## WRITTEN TASK
Rewrite the material from the line with "How do you sort" up to and including the line with "3. (x=625, y=73)", swapping "furthest" for "farthest" and leaving everything else unchanged.

## EXTRACTED RECORDS
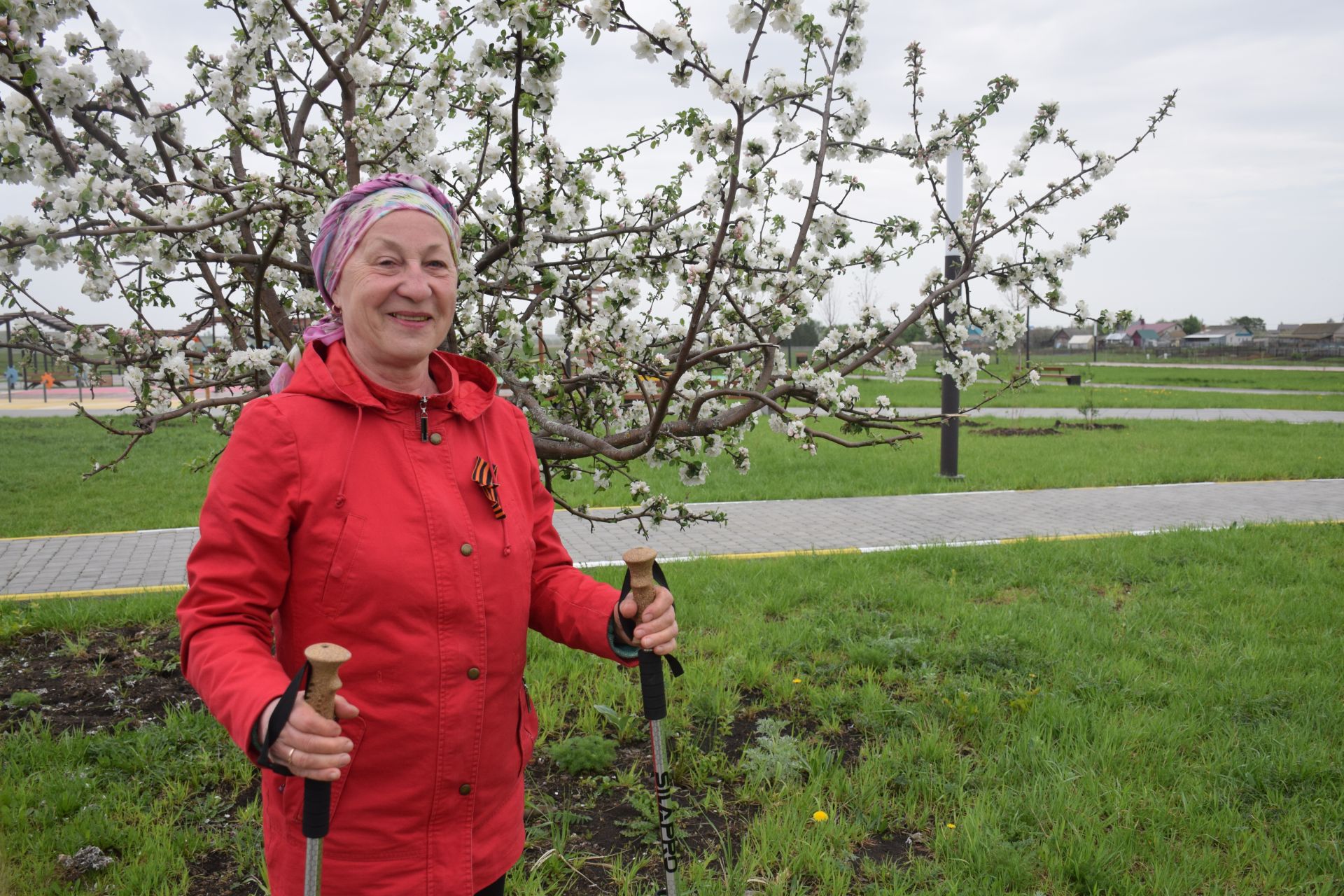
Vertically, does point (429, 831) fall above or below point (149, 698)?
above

---

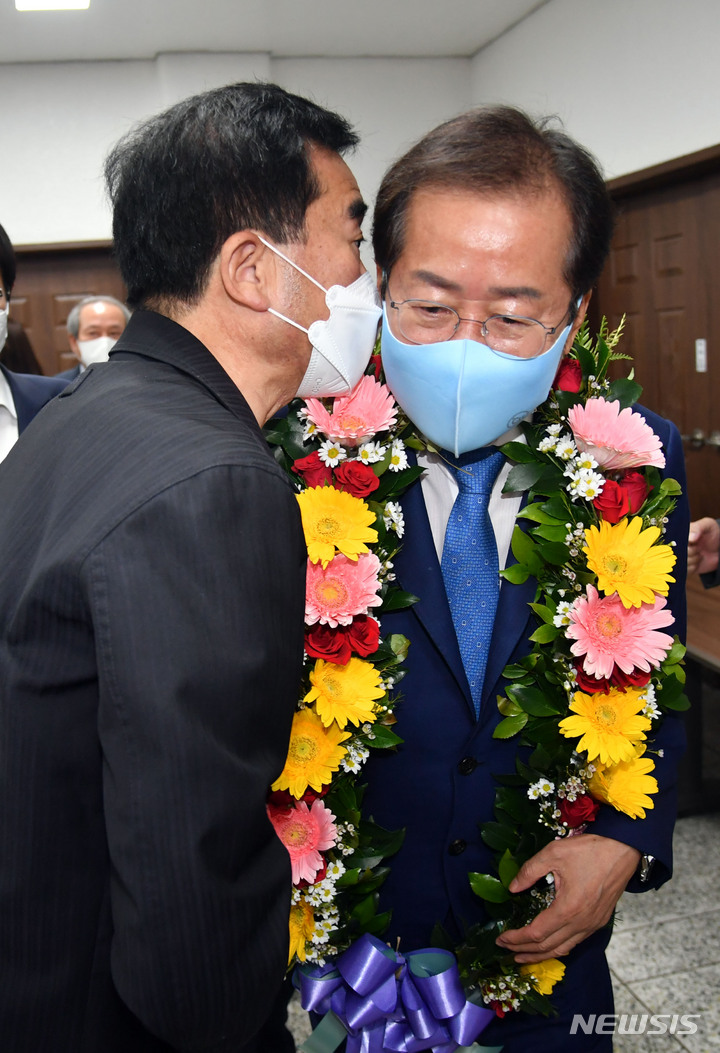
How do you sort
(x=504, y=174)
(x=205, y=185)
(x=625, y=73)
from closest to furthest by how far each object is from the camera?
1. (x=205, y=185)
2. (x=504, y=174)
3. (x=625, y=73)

---

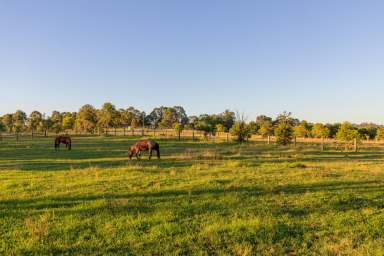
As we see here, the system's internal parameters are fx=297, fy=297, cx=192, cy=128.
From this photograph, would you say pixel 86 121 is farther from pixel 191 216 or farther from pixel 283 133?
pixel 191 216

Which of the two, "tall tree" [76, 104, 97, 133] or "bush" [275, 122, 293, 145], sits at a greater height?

## ANSWER TO THIS TASK
How do you sort
(x=504, y=174)
(x=205, y=185)
(x=625, y=73)
from closest to farthest by how far each object is from the camera?
1. (x=205, y=185)
2. (x=504, y=174)
3. (x=625, y=73)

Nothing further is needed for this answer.